Treatment methods/techniques and their benefits
The treatment methods that can be used include cognitive-behavioral therapy, motivational interviewing, and motivational incentives (Grant et al. 2016). The cognitive-behavioral therapy uses strategies such as visualization, brainstorming, and imagery based exposure to help the patient to recognize, avoid, and stay away from situations that usually triggers her to use drug and alcohol. Motivational interviewing involves face-to-face interaction with the patient in order to improve readiness to change. Motivational incentives use positive reinforcement to encourage abstinence from alcohol and drugs.
Inpatient or residential treatment setting
Inpatient setting involves the patient (in this case Jennifer) living in a treatment facility until she recovers. The inpatient treatment setting that is relevant to the case of Jennifer includes recovery housing, short-term residential treatment, and therapeutic communities (Brewer et al. 2017). Recovery housing offers supervised and short-term housing for patients (in this case Jennifer) to make a gradual transition to an independent life. The inpatient treatment setting is important because it allows Jennifer to stay away from temptations and to focus on treatments.

**EXERCISE REQUIREMENTS:**
Can you copy, word for word, the part of the treatment text above starting at "Inpatient or residential" and ending at "focus on treatments."?

**THE DATA:**
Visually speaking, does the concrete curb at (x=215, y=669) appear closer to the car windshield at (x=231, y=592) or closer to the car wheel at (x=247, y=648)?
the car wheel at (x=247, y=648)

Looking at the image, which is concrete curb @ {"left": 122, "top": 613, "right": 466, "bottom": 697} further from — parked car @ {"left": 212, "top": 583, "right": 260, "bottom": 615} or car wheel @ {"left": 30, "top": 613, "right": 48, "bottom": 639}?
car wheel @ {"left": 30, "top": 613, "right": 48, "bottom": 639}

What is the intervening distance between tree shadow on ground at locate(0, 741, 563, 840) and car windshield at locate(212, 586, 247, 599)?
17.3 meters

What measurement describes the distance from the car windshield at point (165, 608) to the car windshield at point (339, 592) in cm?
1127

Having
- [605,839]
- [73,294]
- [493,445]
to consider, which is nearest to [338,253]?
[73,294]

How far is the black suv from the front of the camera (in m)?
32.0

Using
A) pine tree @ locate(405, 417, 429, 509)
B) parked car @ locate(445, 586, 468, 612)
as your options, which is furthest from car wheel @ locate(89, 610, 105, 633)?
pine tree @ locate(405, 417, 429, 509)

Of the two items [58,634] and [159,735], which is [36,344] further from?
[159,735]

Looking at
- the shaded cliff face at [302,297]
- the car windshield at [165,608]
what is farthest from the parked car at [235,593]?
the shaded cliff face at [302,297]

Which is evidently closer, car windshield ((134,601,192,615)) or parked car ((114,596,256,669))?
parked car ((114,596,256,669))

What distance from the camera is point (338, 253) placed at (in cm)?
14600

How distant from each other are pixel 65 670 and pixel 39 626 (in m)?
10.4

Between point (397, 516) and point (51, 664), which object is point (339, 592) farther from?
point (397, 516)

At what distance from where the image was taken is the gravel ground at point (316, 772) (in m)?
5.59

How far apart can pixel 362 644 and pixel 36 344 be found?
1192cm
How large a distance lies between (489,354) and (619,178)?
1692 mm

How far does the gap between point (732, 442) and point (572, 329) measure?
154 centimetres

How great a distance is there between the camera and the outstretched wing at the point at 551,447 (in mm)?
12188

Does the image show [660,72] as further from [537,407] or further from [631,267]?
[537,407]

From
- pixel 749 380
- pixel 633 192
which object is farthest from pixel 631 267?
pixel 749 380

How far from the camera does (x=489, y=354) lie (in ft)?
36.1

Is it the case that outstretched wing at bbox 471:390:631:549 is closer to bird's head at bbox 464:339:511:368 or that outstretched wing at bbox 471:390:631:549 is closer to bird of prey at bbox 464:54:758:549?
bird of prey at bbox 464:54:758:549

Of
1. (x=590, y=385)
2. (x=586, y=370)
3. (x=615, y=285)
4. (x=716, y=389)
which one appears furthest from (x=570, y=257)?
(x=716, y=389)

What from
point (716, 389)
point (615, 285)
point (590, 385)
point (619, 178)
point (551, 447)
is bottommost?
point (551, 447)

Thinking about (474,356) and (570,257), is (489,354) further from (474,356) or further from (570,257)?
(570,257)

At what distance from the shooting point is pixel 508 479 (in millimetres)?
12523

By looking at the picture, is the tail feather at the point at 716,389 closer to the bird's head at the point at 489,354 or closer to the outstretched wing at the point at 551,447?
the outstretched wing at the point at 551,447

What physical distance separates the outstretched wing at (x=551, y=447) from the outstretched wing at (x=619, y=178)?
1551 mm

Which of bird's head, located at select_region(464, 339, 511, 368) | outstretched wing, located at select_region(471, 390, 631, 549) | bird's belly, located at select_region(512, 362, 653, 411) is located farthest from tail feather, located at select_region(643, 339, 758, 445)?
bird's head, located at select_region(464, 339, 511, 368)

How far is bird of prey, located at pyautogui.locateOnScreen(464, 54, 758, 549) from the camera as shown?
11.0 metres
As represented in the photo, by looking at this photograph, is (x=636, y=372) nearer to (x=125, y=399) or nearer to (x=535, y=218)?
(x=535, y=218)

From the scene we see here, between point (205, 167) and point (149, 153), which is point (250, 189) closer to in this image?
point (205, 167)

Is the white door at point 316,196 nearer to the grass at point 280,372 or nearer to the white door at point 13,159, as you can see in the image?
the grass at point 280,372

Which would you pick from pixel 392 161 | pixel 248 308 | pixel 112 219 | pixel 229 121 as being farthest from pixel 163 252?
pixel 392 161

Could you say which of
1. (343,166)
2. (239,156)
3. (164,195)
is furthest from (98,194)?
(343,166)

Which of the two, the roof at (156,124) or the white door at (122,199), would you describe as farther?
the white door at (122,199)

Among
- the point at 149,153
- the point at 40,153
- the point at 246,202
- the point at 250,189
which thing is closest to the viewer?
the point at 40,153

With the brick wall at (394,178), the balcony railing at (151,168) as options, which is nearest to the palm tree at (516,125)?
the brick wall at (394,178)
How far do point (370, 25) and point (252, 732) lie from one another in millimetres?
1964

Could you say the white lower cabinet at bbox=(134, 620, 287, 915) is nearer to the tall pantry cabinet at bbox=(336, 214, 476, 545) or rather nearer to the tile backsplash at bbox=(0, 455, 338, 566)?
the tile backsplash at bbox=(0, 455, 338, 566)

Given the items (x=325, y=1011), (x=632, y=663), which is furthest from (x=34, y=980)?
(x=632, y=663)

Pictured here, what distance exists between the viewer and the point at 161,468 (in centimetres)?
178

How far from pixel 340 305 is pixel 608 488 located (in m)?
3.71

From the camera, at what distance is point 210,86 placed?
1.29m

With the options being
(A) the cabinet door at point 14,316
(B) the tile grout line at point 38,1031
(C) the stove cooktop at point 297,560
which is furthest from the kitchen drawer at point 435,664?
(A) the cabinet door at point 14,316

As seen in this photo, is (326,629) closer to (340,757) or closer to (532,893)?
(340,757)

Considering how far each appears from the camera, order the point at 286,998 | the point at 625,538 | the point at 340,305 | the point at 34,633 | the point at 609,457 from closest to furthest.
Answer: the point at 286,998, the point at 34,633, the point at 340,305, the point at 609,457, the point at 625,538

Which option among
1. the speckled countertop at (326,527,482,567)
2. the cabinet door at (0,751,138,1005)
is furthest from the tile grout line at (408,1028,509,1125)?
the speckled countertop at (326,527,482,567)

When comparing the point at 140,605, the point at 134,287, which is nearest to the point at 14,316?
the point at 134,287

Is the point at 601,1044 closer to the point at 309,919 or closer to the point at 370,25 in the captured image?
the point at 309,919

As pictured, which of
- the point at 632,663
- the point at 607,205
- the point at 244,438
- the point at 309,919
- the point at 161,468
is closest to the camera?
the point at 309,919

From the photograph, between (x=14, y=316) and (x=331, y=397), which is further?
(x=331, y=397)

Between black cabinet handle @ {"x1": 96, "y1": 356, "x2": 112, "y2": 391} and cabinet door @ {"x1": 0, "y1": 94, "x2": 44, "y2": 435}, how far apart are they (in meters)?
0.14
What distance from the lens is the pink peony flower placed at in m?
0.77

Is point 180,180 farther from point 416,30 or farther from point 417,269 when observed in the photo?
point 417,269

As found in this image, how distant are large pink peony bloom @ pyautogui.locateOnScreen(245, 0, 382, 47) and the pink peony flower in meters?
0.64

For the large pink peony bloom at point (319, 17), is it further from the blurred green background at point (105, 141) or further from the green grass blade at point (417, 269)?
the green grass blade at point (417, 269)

**PROBLEM SOLUTION:**
Inpatient or residential treatment setting
Inpatient setting involves the patient (in this case Jennifer) living in a treatment facility until she recovers. The inpatient treatment setting that is relevant to the case of Jennifer includes recovery housing, short-term residential treatment, and therapeutic communities (Brewer et al. 2017). Recovery housing offers supervised and short-term housing for patients (in this case Jennifer) to make a gradual transition to an independent life. The inpatient treatment setting is important because it allows Jennifer to stay away from temptations and to focus on treatments.